Weight changes are determined by: Δwi = (wi − wmin) [δi]− + (wmax − wi)[δi]+ , whereas \({\delta _i} = \eta A( {{\theta _i},{f_i}} )( {o - \bar o} )\) , where A(θ, f) is the pre-synaptic activation, and \((o - \;\bar o\)) is the difference between the post-synaptic activation and its long-term average \(\bar o\) weighted exponentially over the last 50 trials: \(\bar o( {t + 1} ) = \rho \;o( t ) + ( {1 - \rho } )\bar o( t )\), ρ = 0.02, wmin and wmax are the lower and upper bounds of weights (to prevent weights exploding).
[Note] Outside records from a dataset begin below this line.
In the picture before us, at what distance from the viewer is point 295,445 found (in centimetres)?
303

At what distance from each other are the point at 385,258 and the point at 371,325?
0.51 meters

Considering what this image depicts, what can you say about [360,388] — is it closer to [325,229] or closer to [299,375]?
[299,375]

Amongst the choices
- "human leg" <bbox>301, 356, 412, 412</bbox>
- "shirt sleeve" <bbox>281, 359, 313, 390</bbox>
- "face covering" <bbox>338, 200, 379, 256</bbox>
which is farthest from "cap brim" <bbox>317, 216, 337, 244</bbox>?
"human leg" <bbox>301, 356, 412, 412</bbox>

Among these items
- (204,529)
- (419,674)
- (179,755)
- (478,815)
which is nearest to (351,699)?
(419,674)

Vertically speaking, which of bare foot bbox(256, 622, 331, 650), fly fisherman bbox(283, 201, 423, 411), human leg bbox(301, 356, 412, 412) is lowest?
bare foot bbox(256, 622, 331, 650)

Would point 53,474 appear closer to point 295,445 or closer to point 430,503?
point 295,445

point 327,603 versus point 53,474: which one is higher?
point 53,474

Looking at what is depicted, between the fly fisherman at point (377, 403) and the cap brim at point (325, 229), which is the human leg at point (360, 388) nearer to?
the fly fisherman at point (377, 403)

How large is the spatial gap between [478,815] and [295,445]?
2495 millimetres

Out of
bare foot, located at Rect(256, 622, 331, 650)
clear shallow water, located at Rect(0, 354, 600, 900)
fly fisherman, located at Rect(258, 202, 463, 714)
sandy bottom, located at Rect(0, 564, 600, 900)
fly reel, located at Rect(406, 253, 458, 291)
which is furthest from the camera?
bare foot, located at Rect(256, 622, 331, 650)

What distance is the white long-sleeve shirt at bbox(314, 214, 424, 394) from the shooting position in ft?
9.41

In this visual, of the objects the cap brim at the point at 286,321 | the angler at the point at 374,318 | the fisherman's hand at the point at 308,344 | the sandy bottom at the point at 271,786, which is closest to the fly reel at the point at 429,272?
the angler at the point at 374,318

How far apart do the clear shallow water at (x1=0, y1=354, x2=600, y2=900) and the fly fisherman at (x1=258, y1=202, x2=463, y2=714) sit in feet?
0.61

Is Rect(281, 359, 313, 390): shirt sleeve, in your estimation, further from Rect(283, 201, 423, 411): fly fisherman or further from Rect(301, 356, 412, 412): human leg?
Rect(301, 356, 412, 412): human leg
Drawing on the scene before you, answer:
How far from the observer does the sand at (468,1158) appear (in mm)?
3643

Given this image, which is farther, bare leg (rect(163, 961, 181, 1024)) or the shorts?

Each mini-decision unit also receives input from a bias term b to balance the response frequencies, also exponentially time-weighted with a time constant 0.02: \(r( {t + 1} ) = \rho \;R( t ) + ( {1 - \rho } )\bar r( t )\), b(t + 1) = r(t). Here, R(t) is 1 for the actual response, and −1/7 for the other potential responses. The bias input works against unbalanced response frequencies.
The I-IRT model was fit to the data, whether proportion correct or threshold, by varying key parameters of the model, simulating the model 100 times, carrying out the same data analysis as for the behavioral data, and then comparing the mean simulated outcomes with the data. Most of the parameters were set a priori from prior applications of the IRT model, originally motivated by the physiology. A grid of parameter values (noise terms, scaling factor, model learning rate, and initial weights) was evaluated, centered around values from previous fitted applications of the model and spanning around a 10 times to 100 times range. Then the parameter space was heuristically searched in a finer grid in the regions yielding higher quality of fit (least squared errors). Occasionally, when multiple parameter combinations yielded satisfactory fits (equivalent r2), the one most consistent with prior applications was selected. The simulated results are shown in as a region with ± 1 standard deviation of the mean prediction computed from the 100 learning curves simulated from the set of best-fitting parameter values, with the quality of the fit summarized by the r2.